Pauli Effect
Had a few cases of "talented" people breaking stuff, mostly of the "OMG you blew up my broken power supply with your flaky MB, get me a new one right now!" then "Actually thanks, the replacement solved my PC problems which have been going on for months, k"
Recently had a spate of motherboard and HDD failures which I traced back to glitchy power.
Somehow despite the units being behind 2 (!) layers of surge protectors the mere act of turning off power was enough to eventually corrupt the CMOS and trigger a failure.
There is an argument that MB CMOS batteries are prone to failure and even just knocking the PC can be enough to break them.
I had a machine which somehow lost its CMOS settings when doing a routine test, despite the battery being at 0.01V it somehow managed to hold its memory because the board did not work after that.

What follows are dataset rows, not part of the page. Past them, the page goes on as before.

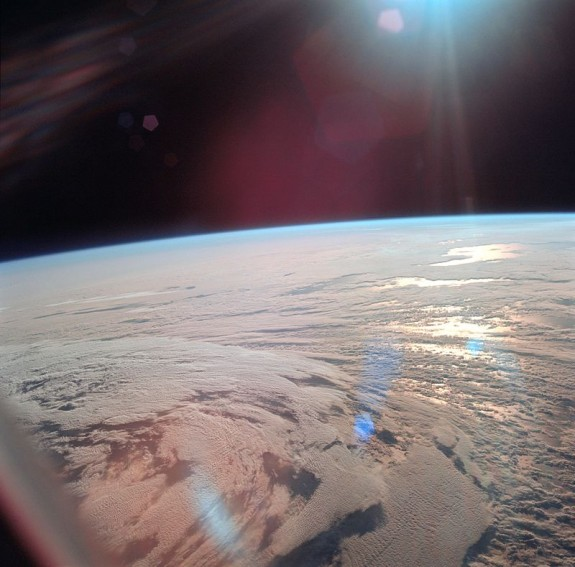 Orbital view of mostly clouded Earth with sun glinting from sea, blue along curved horizon, black sky.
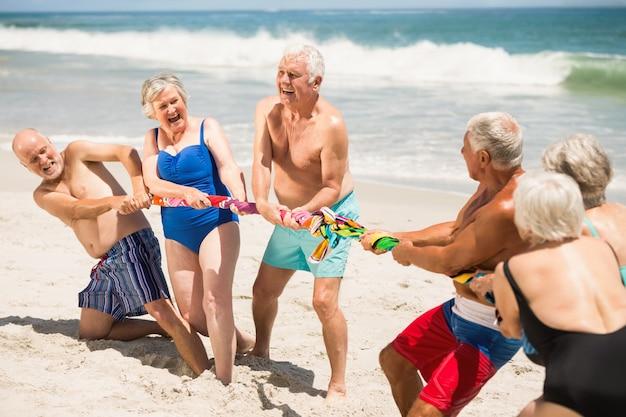Senioren, die tauziehen am strand spielen Premium Fotos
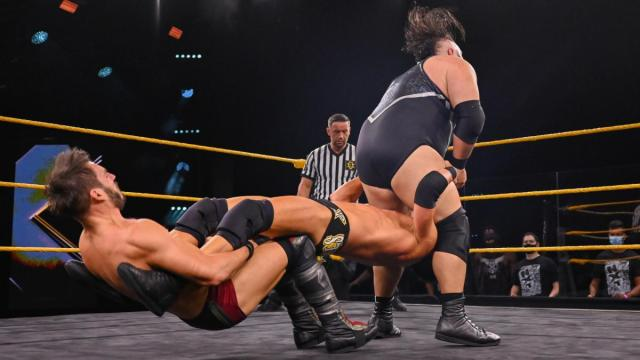 Johnny Gargano catapults Roderick Strong's head into Bronson Reed's balls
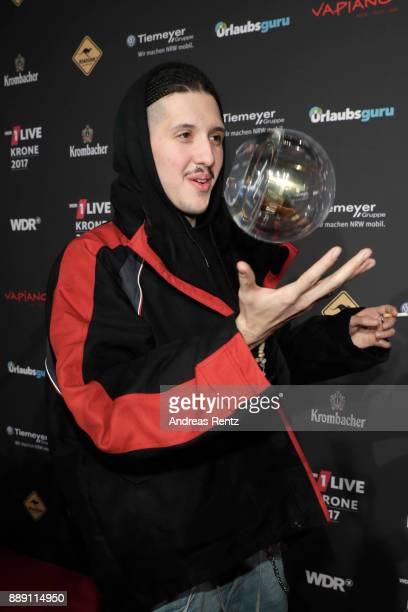 RIN poses with his awards during the 1Live Krone radio award at Jahrhunderthalle on December 07 2017 in Bochum Germany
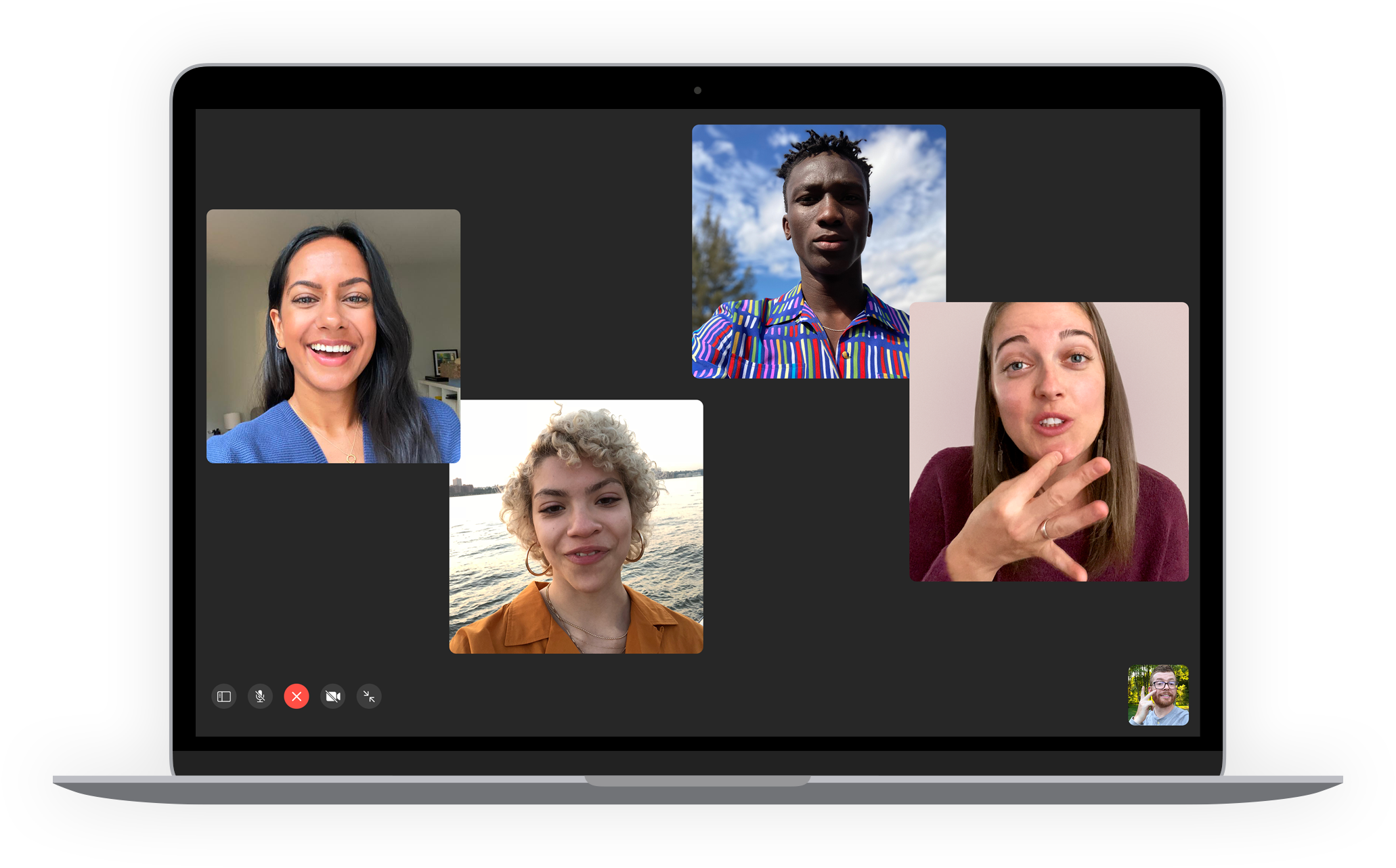 FaceTime call on MacBook with some participants using sign language.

Pretty sure that they have sneaky software that detects a date/time change in any files past 2006 because thats about the only thing which changed when battery was replaced.
The act of metering it was evidently enough to wipe everything so its going to be very hard to fix.
Also had SSDs kill the attached machine, seems that people end up replacing hardware because they swapped HDD for SSD then laptop boots fine once or twice and never again when cold started.
Pretty sure this qualifies as "strangest fail ever" as the SSD tests fine in a USB and works in my laptop
perfectly well but going to send it back anyway because its firmware won't update at all.
I am going to check the screen memory because this is a well known problem with 10 on some chipsets and it wipes out a crucial byte in that 8 pin memory used to ID the panel.